The two boxes are where you place your hands, and this is where your readings are taken from. Basically, they’re acting like a random-number generator, using the temperature and conductivity of your hands to generate a value that is then used to pick a colour for your aura. The camera uses Polaroid-style instant-developing film, and I have to presume that inside the box there are some lights that will light up at the same time that the photo is exposed, adding the coloured aura to the image.

Here’s an example of an aura photo from an AuraCam 6000 that I found on a Reddit thread from two years ago - notice the fact that somehow there’s only a single aura, despite the fact that there are two people in the photograph:

You can also read a little about the process of having your aura photo taken in New York a kind-of-skeptical Guardian article (“Auras may not be real, and the good people who run Magic Jewelry print “for entertainment purposes only” on the back of each aura photo”), and watch a horribly credulous video from a wannabe social media influencer who seems to have been sucked in by a Los Angeles aura photographer’s lies:

Of course, these days there are less antiquated ways of having your aura photo taken, including software such as the “AuraCloud 3d Pro”, “Aura Video Station 7 Pro” and “WinAura” (also from Guy Coggins). Despite moving into the digital age, and using modern webcams to take the photos, these solutions still insist on using a pad for placing your hand on, as a way to “read” the aura that it then draws over the picture of the person. In reality, I have to assume that, like the AuraCam 6000, these devices are just being used as a random number “seed” generator, which is used as a basis for picking the colours that are added to the photo.

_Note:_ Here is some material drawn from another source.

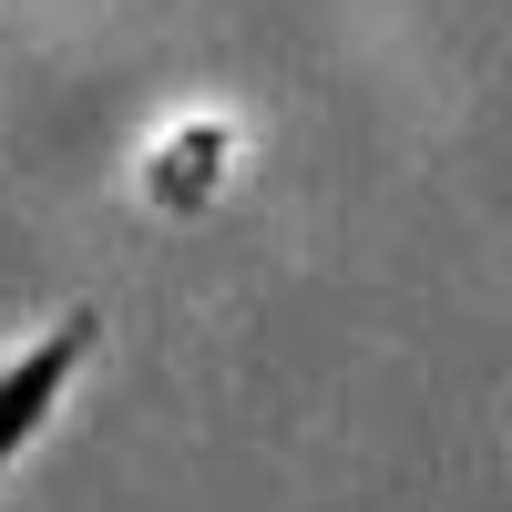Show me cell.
<instances>
[{"label":"cell","instance_id":"6da1fadb","mask_svg":"<svg viewBox=\"0 0 512 512\" xmlns=\"http://www.w3.org/2000/svg\"><path fill=\"white\" fill-rule=\"evenodd\" d=\"M93 338H103V318L93 308H62L41 338H21L11 359H0V472L52 431V410L72 400V379H82V359H93Z\"/></svg>","mask_w":512,"mask_h":512}]
</instances>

It’s a pity these devices are likely horrifically expensive to buy (although I couldn’t find any prices directly, I read in one blog post that the AuraCam 6000 will set you back US$16,000, plus $5 per instant photographic film), and they’d also be unethical to either use for their intended purposes or sell on to somebody else. I’d love to get my hands on each of them and run some simple tests to see whether, like Scientology’s e-Meter, simply changing the amount of force you use on the hand reader is enough to control the resulting output of the machine. I’d also love to pull the AuraCam 6000 part and document what makes it tick, although with the digital solutions everything will be happening in code.

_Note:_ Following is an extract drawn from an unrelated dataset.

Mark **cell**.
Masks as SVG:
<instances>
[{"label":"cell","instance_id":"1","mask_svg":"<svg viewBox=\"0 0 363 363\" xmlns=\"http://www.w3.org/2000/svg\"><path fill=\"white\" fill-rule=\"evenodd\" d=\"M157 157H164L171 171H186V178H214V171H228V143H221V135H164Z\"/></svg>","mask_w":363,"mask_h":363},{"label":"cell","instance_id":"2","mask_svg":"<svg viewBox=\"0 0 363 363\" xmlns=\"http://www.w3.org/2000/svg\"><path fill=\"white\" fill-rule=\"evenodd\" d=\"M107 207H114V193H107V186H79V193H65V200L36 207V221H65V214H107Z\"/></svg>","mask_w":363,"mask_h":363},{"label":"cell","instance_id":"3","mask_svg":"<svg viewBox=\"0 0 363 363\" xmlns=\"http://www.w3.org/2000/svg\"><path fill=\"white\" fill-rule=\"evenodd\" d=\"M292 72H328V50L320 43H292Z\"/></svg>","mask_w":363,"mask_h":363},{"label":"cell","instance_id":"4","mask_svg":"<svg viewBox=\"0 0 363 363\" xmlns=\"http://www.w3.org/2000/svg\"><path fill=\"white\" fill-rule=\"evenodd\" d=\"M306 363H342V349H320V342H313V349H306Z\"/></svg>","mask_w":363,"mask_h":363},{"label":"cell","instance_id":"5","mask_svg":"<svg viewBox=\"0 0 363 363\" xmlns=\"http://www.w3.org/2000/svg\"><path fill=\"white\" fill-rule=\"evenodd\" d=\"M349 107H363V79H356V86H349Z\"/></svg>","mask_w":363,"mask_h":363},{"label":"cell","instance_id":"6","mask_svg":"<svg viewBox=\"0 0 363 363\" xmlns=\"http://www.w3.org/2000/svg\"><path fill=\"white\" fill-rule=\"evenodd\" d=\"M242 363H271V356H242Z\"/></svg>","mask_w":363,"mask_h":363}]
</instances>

Getting back to my original thread about Aura Points, I think that given just how much nonsense the entire idea of auras is, I have to give credit to the kids of today for not taking it seriously, and instead for just reducing it to a silly parody where you have a scoring system. Like Karma before it, this kind of ridicule will hopefully help people to realise that the whole idea of auras is just daft. And, if anyone ends up wanting to know more and visits the Aura Wikipedia page, you can be assured that they’ll be greeted with a sufficiently skeptical intro about how it’s pure pseudoscience:

In spiritual alternative medicine, the human being aura is seen as part of a hidden anatomy that reflects the state of being and health of a client, often understood to even comprise centers of vital force called chakras. Such claims are not supported by scientific evidence and are thus pseudoscience. When tested under scientific controlled experiments, the ability to see auras has not been proven to exist.